• **Work item**
All records shown below should be given again, character for character.

+ + +

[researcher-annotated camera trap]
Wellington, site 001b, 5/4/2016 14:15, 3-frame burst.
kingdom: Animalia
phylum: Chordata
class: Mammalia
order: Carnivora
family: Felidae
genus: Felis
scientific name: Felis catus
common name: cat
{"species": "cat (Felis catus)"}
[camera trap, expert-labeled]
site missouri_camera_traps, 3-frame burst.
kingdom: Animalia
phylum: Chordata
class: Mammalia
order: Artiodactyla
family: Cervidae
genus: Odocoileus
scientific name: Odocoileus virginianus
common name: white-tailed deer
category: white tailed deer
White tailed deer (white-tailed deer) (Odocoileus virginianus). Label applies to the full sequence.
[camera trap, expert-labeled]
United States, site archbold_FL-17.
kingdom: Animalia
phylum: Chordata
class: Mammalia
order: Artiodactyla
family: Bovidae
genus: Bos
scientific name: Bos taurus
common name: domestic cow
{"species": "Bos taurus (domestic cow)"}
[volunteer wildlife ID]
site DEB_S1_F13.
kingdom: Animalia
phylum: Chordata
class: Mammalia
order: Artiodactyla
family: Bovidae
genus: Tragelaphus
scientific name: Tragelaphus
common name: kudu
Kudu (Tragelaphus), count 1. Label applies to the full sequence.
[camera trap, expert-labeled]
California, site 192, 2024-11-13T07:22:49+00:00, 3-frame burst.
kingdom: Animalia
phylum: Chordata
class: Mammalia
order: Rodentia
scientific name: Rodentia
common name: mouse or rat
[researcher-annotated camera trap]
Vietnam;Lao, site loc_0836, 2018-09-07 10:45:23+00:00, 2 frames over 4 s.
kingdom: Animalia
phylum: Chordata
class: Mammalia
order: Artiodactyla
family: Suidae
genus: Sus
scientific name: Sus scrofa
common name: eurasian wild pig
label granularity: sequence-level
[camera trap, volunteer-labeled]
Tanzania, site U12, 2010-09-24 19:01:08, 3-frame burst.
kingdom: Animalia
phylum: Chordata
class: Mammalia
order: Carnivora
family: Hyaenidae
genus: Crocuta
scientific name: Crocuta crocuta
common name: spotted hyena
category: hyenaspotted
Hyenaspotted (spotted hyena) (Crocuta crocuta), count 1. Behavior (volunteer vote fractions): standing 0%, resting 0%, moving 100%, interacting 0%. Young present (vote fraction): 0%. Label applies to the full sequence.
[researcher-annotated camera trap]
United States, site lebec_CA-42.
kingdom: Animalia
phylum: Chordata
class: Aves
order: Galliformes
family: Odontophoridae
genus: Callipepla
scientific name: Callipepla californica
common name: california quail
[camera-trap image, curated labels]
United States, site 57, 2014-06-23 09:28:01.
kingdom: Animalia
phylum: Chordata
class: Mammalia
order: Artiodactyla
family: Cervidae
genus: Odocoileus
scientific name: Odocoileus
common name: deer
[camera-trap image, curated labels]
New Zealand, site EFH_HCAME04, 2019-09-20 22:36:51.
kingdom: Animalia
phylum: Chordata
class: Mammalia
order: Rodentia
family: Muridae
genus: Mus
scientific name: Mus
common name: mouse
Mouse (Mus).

+ + +

• **The answer**
[researcher-annotated camera trap]
Wellington, site 001b, 5/4/2016 14:15, 3-frame burst.
kingdom: Animalia
phylum: Chordata
class: Mammalia
order: Carnivora
family: Felidae
genus: Felis
scientific name: Felis catus
common name: cat
{"species": "cat (Felis catus)"}
[camera trap, expert-labeled]
site missouri_camera_traps, 3-frame burst.
kingdom: Animalia
phylum: Chordata
class: Mammalia
order: Artiodactyla
family: Cervidae
genus: Odocoileus
scientific name: Odocoileus virginianus
common name: white-tailed deer
category: white tailed deer
White tailed deer (white-tailed deer) (Odocoileus virginianus). Label applies to the full sequence.
[camera trap, expert-labeled]
United States, site archbold_FL-17.
kingdom: Animalia
phylum: Chordata
class: Mammalia
order: Artiodactyla
family: Bovidae
genus: Bos
scientific name: Bos taurus
common name: domestic cow
{"species": "Bos taurus (domestic cow)"}
[volunteer wildlife ID]
site DEB_S1_F13.
kingdom: Animalia
phylum: Chordata
class: Mammalia
order: Artiodactyla
family: Bovidae
genus: Tragelaphus
scientific name: Tragelaphus
common name: kudu
Kudu (Tragelaphus), count 1. Label applies to the full sequence.
[camera trap, expert-labeled]
California, site 192, 2024-11-13T07:22:49+00:00, 3-frame burst.
kingdom: Animalia
phylum: Chordata
class: Mammalia
order: Rodentia
scientific name: Rodentia
common name: mouse or rat
[researcher-annotated camera trap]
Vietnam;Lao, site loc_0836, 2018-09-07 10:45:23+00:00, 2 frames over 4 s.
kingdom: Animalia
phylum: Chordata
class: Mammalia
order: Artiodactyla
family: Suidae
genus: Sus
scientific name: Sus scrofa
common name: eurasian wild pig
label granularity: sequence-level
[camera trap, volunteer-labeled]
Tanzania, site U12, 2010-09-24 19:01:08, 3-frame burst.
kingdom: Animalia
phylum: Chordata
class: Mammalia
order: Carnivora
family: Hyaenidae
genus: Crocuta
scientific name: Crocuta crocuta
common name: spotted hyena
category: hyenaspotted
Hyenaspotted (spotted hyena) (Crocuta crocuta), count 1. Behavior (volunteer vote fractions): standing 0%, resting 0%, moving 100%, interacting 0%. Young present (vote fraction): 0%. Label applies to the full sequence.
[researcher-annotated camera trap]
United States, site lebec_CA-42.
kingdom: Animalia
phylum: Chordata
class: Aves
order: Galliformes
family: Odontophoridae
genus: Callipepla
scientific name: Callipepla californica
common name: california quail
[camera-trap image, curated labels]
United States, site 57, 2014-06-23 09:28:01.
kingdom: Animalia
phylum: Chordata
class: Mammalia
order: Artiodactyla
family: Cervidae
genus: Odocoileus
scientific name: Odocoileus
common name: deer
[camera-trap image, curated labels]
New Zealand, site EFH_HCAME04, 2019-09-20 22:36:51.
kingdom: Animalia
phylum: Chordata
class: Mammalia
order: Rodentia
family: Muridae
genus: Mus
scientific name: Mus
common name: mouse
Mouse (Mus).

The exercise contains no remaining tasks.